Die wichtigsten Künstler
Neben den unten genannten Hauptvertretern der Sezession kann man folgende Künstler in irgendeiner Weise mit ihr in Verbindung bringen: Oskar Kokoschka, Egon Schiele, Adolf Loos, Leo Putz oder auch František Bílek. Ein Besuch des Belvedere-Palastes, der die größte Sammlung von Klimts Werken beherbergt, sollte man sich nicht entgehen lassen. Verpassen Sie nicht: von Gustav Klimt : Der Kuss (1907) und Judith I (1901), von Egon Schiele: Der Rainerbub (1910), von Oskar Kokoschka: Porträt des Malers Karl Moll (1913) und von Koloman Moser : Selbstporträt (1916).
Gustav Klimt (1862-1918), Maler und Grafiker, 1897 Mitbegründer der Sezession und der Zeitschrift Ver Sacrum (Heiliger Frühling oder Wanderung), die von 1897 bis 1903 das offizielle Organ der Bewegung war.
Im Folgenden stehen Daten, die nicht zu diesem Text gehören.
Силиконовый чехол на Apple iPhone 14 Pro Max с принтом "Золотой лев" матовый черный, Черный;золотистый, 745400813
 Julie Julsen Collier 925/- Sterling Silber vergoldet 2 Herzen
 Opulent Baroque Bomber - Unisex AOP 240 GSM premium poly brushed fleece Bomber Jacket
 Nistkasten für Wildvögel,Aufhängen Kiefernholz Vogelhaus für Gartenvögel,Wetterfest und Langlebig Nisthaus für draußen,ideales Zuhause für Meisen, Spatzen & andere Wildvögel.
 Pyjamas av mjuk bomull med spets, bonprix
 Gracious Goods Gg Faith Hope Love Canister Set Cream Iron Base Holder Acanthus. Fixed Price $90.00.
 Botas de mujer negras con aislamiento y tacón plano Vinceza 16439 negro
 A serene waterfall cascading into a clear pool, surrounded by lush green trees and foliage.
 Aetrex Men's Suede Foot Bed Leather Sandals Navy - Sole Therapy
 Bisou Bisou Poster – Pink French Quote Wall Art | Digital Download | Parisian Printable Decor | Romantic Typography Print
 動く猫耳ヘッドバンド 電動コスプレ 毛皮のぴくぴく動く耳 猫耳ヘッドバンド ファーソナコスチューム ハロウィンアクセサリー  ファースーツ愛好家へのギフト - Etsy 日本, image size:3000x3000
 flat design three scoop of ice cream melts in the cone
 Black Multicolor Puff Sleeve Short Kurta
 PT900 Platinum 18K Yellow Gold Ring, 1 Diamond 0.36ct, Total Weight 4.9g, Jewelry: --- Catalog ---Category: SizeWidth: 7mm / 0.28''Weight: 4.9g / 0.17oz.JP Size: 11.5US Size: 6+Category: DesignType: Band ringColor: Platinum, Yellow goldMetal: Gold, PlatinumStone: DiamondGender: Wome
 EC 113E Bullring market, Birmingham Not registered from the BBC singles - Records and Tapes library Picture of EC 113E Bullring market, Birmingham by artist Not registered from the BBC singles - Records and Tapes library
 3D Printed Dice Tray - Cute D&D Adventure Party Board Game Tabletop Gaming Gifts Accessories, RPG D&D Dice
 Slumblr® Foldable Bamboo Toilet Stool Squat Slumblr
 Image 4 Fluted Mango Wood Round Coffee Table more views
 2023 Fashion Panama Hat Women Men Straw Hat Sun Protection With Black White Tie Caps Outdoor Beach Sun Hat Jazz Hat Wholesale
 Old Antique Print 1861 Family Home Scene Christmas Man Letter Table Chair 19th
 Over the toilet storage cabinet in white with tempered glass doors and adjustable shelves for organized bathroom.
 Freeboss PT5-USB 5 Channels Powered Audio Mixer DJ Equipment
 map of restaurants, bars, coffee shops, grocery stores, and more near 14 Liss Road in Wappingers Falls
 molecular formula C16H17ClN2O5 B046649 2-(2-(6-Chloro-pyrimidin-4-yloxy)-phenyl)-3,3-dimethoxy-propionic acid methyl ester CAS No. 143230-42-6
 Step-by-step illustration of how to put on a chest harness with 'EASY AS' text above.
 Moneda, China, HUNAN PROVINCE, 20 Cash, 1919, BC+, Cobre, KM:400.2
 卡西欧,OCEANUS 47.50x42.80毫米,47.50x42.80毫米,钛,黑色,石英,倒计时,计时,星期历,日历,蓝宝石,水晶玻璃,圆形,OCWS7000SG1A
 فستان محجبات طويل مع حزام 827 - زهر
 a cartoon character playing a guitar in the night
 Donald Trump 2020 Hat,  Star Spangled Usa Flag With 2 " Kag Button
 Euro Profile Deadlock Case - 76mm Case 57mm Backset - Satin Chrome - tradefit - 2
Klimt war Vorsitzender der Sezession und leitete bis 1905 die Ausstellungen im Sezessionspalast. Klimt ist bekannt für seine Frauenakte, reich verzierte und symbolträchtige Allegorien antiker Mythen, die vom Symbolismus und von Freuds Psychoanalyse inspiriert sind.
Otto Wagner (1841-1918), Architekt, trat 1898 der Wiener Secession bei und schuf zahlreiche bemerkenswerte Jugendstilgebäude, die das Stadtbild von Wien prägten.
Josef Hoffmann (1870-1956), Architekt, Mitbegründer der Sezession, sein Hauptwerk ist der Palais Stoclet in Brüssel.
Otto Eckmann (1865-1902), Maler und Grafiker, einer der Hauptvertreter des floralen Jugendstils, Schöpfer eines Alphabets, das zur klassischen Druckschrift des Jugendstils wurde.
Josef Maria Olbrich (1867-1908), Architekt, Mitbegründer der Wiener Secession, schuf den Palast der Secession und bedeutende Werke in Darmstadt, Deutschland.
Koloman Moser (1868-1918), Maler und Designer, Mitbegründer der Wiener Secession, Bühnenbildner für einen Großteil der Sezessionsausstellungen.